▸ **練習問題**:
A - 犬ジステンパーの文章のうち、「illustration:奈路道程」から「いく。怖いのは、これからだ。」までを一字一句変えずに出力してください。
B - 犬ジステンパーの文章によると、ウイルスに感染した犬に目やにや鼻水、下痢、肺炎などの症状が出るのはなぜか。一〜三文で説明せよ。

▸ **抜粋文**:
犬ジステンパー

【症状】
 目やに、鼻水、発熱、下痢から痙攣(けいれん)、麻痺(まひ)まで

illustration:奈路道程
 わが家に来て日が浅く、ワクチン接種も済ませていない子犬が、急に鼻水をたらしたり、目のまわりが目やにでショボショボしだしたり、熱っぽくなっていたら、「犬ジステンパーかも…」と考えて、念のため、動物病院でくわしく診察してもらったほうがいい。
 たしかにワクチンの普及によって、現在、犬ジステンパーウイルスに感染する犬は、昔に比べて激減した。しかし、発症すれば狂犬病に次いで致死率が高いといわれる犬ジステンパーの恐ろしさは昔のまま(致死率九十%以上)で、ワクチン未接種の子犬や成犬の感染事例を耳にすることも少なくない。
 犬ジステンパーウイルスに感染すると、通常、四〜七日前後の潜伏期間ののち、からだのリンパ組織に侵入したウイルスが積極的な活動を始め、リンパ球をやっつけていく。からだの免疫を担当するリンパ球が破壊されると細菌感染を受けやすくなり、目やにや鼻水、下痢、肺炎など、二次感染による諸症状を引きおこしていく(足の裏のパッドが硬くなる症状を示すこともある)。同時にウイルスは犬の体細胞を使って増殖し、ウイルスを含んだ目やにや鼻水、唾液、ウンチなどを媒介して、感染が広がっていく。怖いのは、これからだ。

[収集データ]

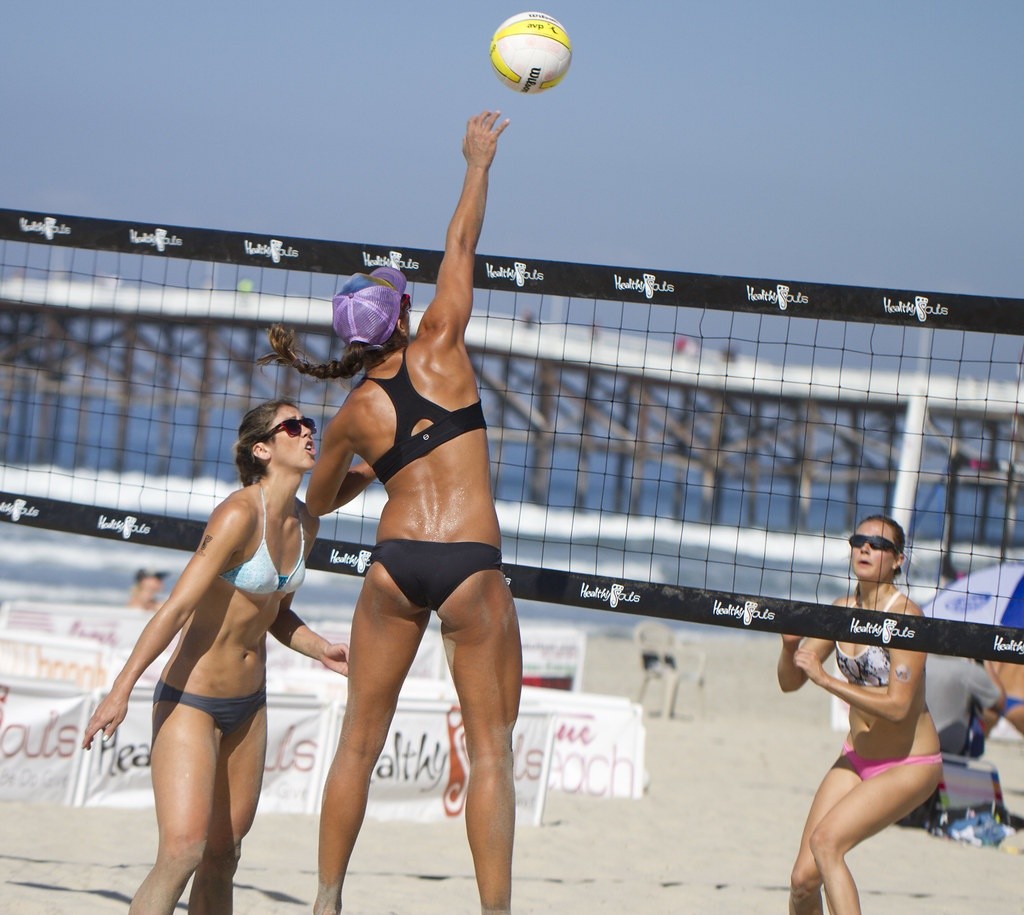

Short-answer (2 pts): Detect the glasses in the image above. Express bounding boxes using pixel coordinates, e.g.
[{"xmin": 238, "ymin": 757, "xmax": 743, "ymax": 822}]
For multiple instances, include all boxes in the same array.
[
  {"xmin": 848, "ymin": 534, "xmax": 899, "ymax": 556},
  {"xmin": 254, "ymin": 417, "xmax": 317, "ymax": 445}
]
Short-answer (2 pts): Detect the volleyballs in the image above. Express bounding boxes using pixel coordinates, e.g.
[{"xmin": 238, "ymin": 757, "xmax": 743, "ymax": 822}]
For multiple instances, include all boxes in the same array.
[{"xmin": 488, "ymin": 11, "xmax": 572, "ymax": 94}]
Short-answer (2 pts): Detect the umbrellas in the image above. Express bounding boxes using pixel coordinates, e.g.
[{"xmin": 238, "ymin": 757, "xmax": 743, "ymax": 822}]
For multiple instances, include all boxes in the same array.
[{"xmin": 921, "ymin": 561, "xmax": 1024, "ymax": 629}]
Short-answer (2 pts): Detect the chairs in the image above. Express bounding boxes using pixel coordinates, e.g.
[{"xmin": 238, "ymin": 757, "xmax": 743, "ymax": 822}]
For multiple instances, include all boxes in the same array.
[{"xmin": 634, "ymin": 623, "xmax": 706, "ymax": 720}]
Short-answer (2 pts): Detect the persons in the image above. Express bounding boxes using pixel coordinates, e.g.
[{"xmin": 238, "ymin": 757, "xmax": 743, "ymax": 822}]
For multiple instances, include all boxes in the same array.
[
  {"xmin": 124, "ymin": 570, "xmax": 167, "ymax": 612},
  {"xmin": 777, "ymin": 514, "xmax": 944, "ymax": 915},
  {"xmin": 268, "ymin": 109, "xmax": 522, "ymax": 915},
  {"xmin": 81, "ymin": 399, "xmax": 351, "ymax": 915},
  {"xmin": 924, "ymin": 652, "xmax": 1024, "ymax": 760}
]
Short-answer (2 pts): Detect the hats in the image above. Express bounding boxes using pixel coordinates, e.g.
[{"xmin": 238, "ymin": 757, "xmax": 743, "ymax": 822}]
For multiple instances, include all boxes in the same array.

▸ **問題の解答**:
A -
illustration:奈路道程
 わが家に来て日が浅く、ワクチン接種も済ませていない子犬が、急に鼻水をたらしたり、目のまわりが目やにでショボショボしだしたり、熱っぽくなっていたら、「犬ジステンパーかも…」と考えて、念のため、動物病院でくわしく診察してもらったほうがいい。
 たしかにワクチンの普及によって、現在、犬ジステンパーウイルスに感染する犬は、昔に比べて激減した。しかし、発症すれば狂犬病に次いで致死率が高いといわれる犬ジステンパーの恐ろしさは昔のまま(致死率九十%以上)で、ワクチン未接種の子犬や成犬の感染事例を耳にすることも少なくない。
 犬ジステンパーウイルスに感染すると、通常、四〜七日前後の潜伏期間ののち、からだのリンパ組織に侵入したウイルスが積極的な活動を始め、リンパ球をやっつけていく。からだの免疫を担当するリンパ球が破壊されると細菌感染を受けやすくなり、目やにや鼻水、下痢、肺炎など、二次感染による諸症状を引きおこしていく(足の裏のパッドが硬くなる症状を示すこともある)。同時にウイルスは犬の体細胞を使って増殖し、ウイルスを含んだ目やにや鼻水、唾液、ウンチなどを媒介して、感染が広がっていく。怖いのは、これからだ。

B - リンパ組織に侵入したウイルスが、免疫を担当するリンパ球を破壊し、犬が細菌感染を受けやすくなるからだ。これらの症状は、その二次感染によって引きおこされる。